HSBC’s premise is that it is focused on Asia and the Middle East, and the area is the key proposition in general custody, says Douglas. To service clients, the bank uses an extensive network of sub-custodians for which he is also responsible. “We see this as one of our core businesses.” Still, Drew adds that for most in the industry, investment will take place in core not in new markets: “Expansion and investment into new target markets will be difficult for certain institutions,” he noted.

Asia and the Middle East are most often cited as the priorities for development, perhaps not surprisingly. Many emerging markets don’t have large pools of assets and legislation is hostile to overseas investments, points out Scapino. She notes that, for example, in Latin America, there are typically only five to 10 pension funds per country which dominate the institutional scene. It is hard to justify opening up in the region when pickings are so thin.

The Middle and Far East, in contrast, have a heady combination of sovereign wealth funds and Central Bank reserves, rapidly growing institutional funds and new opportunities with hedge fund clients. This density of assets makes sourcing new clients viable. “I have long contended that the battleground for the global custody business for the next five to 10 years will be in Asia,” said Scapino. But she warns that with the squeeze on costs, most banks will need to put ambitious plans on hold for now.

Custodians insist that plans have not been altered. BNP’s Walker says expansion plans have not been put on hold. “Our third quarter presentations showed clearly that none of our plans are diminished or reduced.”

BNP didn’t have a strong presence in Asian markets outside of the Antipodes until recently, noted Walker. Increasingly, the bank recognised that European clients needed custody in Asia and that the firm could tap into funds based there. The bank opened an office in Singapore in 2007 and has spent this year building a full service office and has appointed a head of sales for the region. Paribas has been winning some business from prime brokers in Asia. The latter have thrived, in part, on a willingness to lend.
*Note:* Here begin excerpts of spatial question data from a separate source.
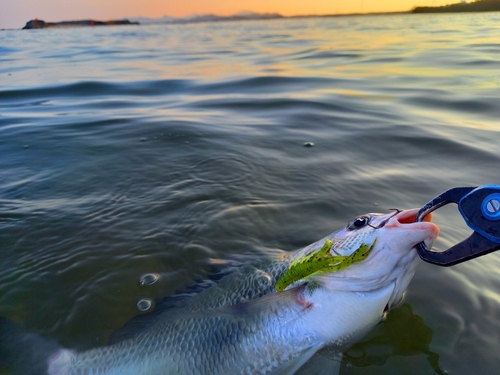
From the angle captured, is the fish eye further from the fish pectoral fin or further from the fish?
the fish pectoral fin

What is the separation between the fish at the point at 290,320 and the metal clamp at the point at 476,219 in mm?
131

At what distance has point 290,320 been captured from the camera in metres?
2.38

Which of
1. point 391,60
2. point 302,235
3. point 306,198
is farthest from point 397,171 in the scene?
point 391,60

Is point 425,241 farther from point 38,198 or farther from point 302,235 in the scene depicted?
point 38,198

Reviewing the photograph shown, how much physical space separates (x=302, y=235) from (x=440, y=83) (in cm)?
821

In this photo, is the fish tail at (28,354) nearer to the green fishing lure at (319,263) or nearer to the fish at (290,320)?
the fish at (290,320)

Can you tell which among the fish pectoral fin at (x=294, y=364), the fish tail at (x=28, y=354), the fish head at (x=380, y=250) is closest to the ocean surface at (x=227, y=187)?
the fish tail at (x=28, y=354)

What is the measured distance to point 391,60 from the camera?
46.4 ft

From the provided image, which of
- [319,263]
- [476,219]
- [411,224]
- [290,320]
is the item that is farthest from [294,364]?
[476,219]

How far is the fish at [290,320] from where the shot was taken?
2.26m

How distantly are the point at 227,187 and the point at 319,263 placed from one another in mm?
2448

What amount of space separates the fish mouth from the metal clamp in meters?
0.09

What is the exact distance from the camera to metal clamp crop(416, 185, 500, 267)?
193 centimetres

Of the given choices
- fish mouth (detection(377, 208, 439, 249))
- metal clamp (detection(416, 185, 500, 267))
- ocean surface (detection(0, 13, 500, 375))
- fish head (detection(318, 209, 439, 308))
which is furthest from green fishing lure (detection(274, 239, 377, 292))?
ocean surface (detection(0, 13, 500, 375))
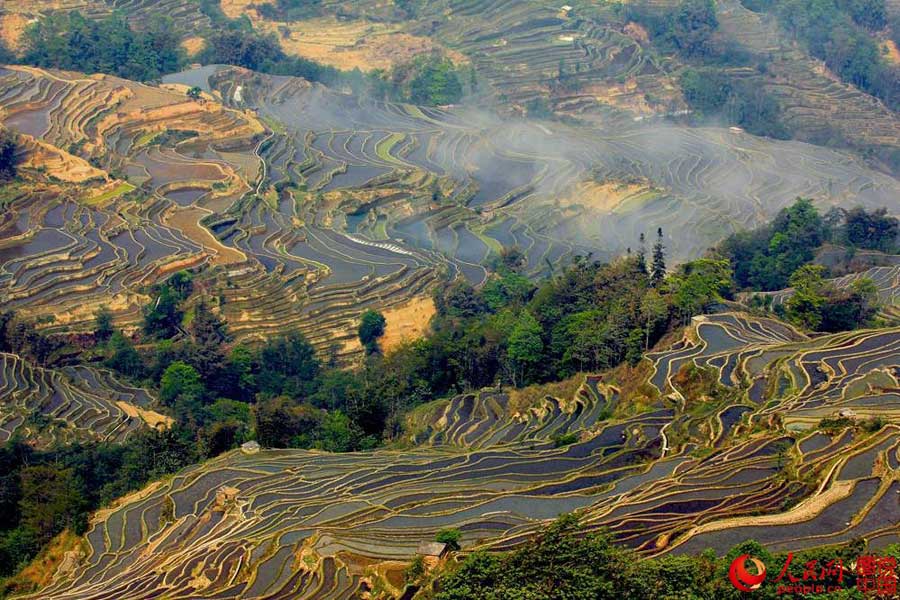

With global deleverage, coupled with heightened concerns over the security of assets, there is likely to be a shift of assets under custody from brokers to custodians.

The French bank has also been expanding in Europe in a minor way by opening offices in Hungary and Poland this year to start to offer custody.

Sub-custodian Networks
Global custodians may have new competition too as banks in new markets, particularly Asia, eye up custody and conclude it is an attractive, stable source of revenue in hard times. Japanese banks may seek to use the current downturn to build a presence as the market has no indigenous provider of any significance, according to Hogsflesh. They may be interested in the Asian piece of a global custody network if one comes up for sale.

Deregulation is driving interest in global custody in other markets. BNP’s Walker recently visited South Korea, where restrictions on asset managers’ overseas investments are to be partially lifted early next year. He found plenty of enthusiasm on the part of Korean banks to help their clients service these assets internationally by setting up global custody networks. Still, as custody is a new business in Korea, there is a lack of awareness of the complexities of sub-custodian networks and the possible costs involved in servicing local clients internationally, he pointed out. The Korean market is growing fast with the Korean Asset Management Association putting the number of funds at 8,731, the third largest by number of funds in the world. But each fund has an average of $31 million in equity each against $1.28 billion each in the US.

This crisis is shaking up old definitions about where risk and opportunity lie. This time round, emerging markets may be the salvation not the root of the problem, offering custodians valuable new clients to help make up for the drop in assets under custody thanks to weak market performance. And as markets continue to gyrate, no bets are off: will the US continue to be seen as flight to safety? wonders Theriault.